Gene set enrichment analysis of regions shared in stunting and regions shared in health was done by first assigning the regions to genes with GREAT [73] followed by passing the genes to g:Profiler [82] for identification of enriched biological terms (sources of biological terms were filtered to GO:BP, GO:MF (Gene Ontology: Molecular Function), KEGG, WikiPathways, Reactome). Significant terms were those with adjusted p-value < 0.05. Results with < 10 significantly enriched terms were plotted as bar plots showing -log10(padj) values. Larger sets of terms were passed as GEM files produced by g:Profiler to the EnrichmentMap app [88] in Cytoscape (3.8.0) [75], where terms were organized into networks followed by manual organization of related terms into clusters.
Integration with H3K4me3 and H3K27ac
Differential analysis results for H3K4me3 and H3K27ac data from 18-week-old and one-year-old children were obtained from Uchiyama et al [35] and Kupkova et al [36] respectively. These results show association of the H3K4me3 and H3K27ac peaks with a child’s ΔHAZ (18wk) score for 18-week-old-children and ΔHAZ (1 year) score for one-year-old children. Significantly affected regions were considered those with padj < 0.05. Regions were extracted from the result tables and converted to BED files. Overlaps with H3K9me3 regions from this study were found with the bedtools (v2.26.0) [57] intersect function with parameter -wao (to report original regions instead of just intersections). Proportions of overlaps were calculated as the ratio between an overlap and the size of a given region.

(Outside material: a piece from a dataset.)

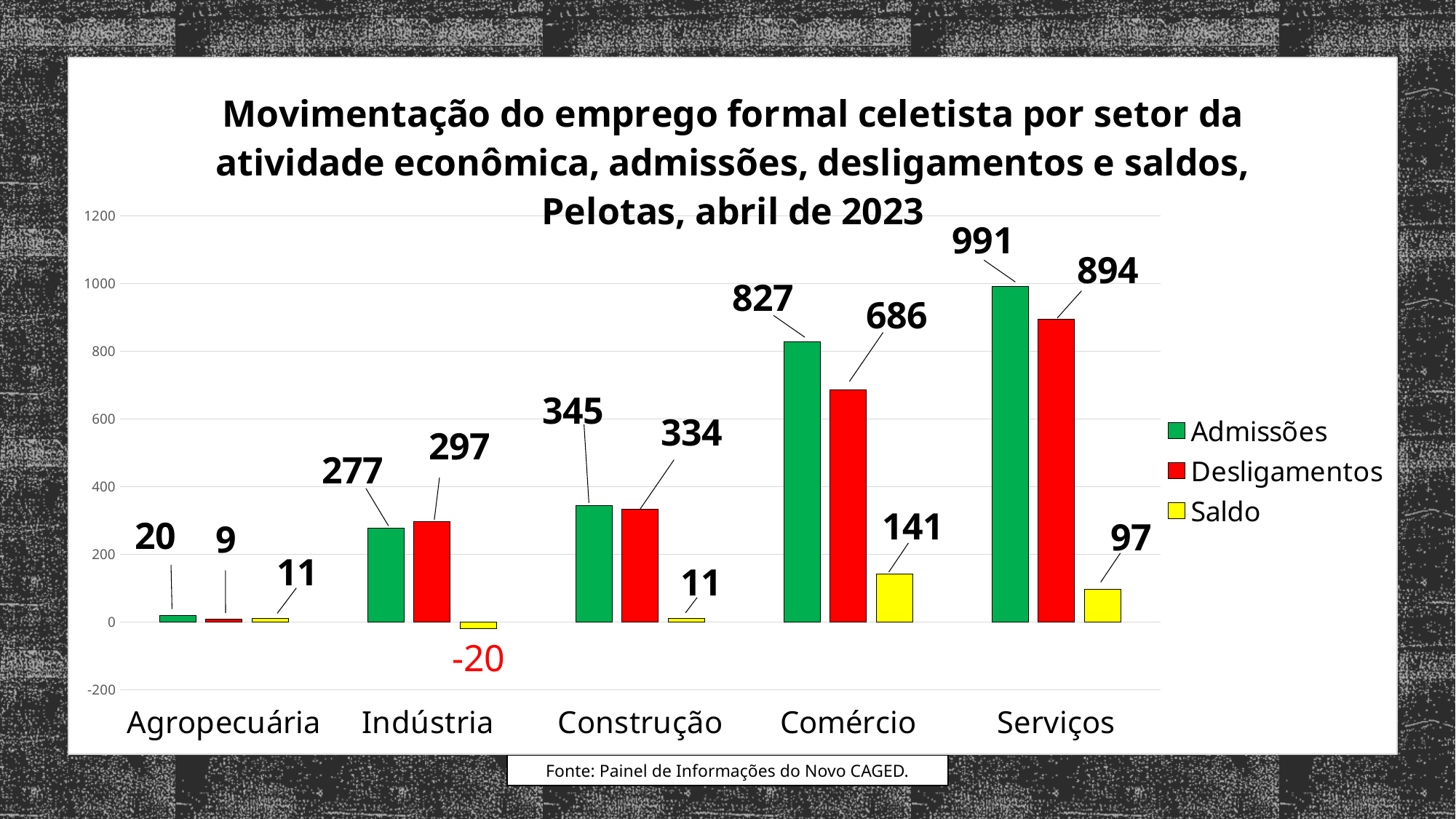
What kind of chart is shown on the slide? Bar chart What is the Saldo value for Indústria? -20 What is the value of Desligamentos for Comércio? 686 How many series does the legend list? 3 Which is larger for Indústria, Admissões or Desligamentos? Desligamentos What is the difference between Admissões and Desligamentos for Construção? 11 What is the value of Admissões for Serviços? 991 How many sectors are shown on the x axis? 5 Which sector has the highest Admissões value? Serviços Which sector has the lowest Desligamentos value? Agropecuária What colour represents the Saldo series in the legend? Yellow Is the Desligamentos value for Serviços greater or less than 800? greater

Gene set enrichment analysis of overlaps was done as described in the “Relationships between H3K9me3 in mothers and children” section above and histone mark / DBF enrichment analysis was performed as described in the “Functional annotation of children’s H3K9me3 regions” section above. The userUniverse in LOLA was set to overlaps between H3K9me3 and all upregulated H3K4me3 regions in one-year-old stunted children for H3K4me3 analysis, and to overlaps between H3K9me3 and all downregulated H3K27ac regions in one-year-old stunted children for H3K27ac analysis. For H3K27ac, only highly significant enrichments (padj < 0.001) were reported due to the large number of enriched histone marks and DBFs.
Additional tools used
Tidyverse package (1.3.1) [89] was used to process data in R. Figures were assembled with Inkscape (1.0.2) [90], Illustrations were created with BioRender [91], and icons were obtained from the Noun Project [92].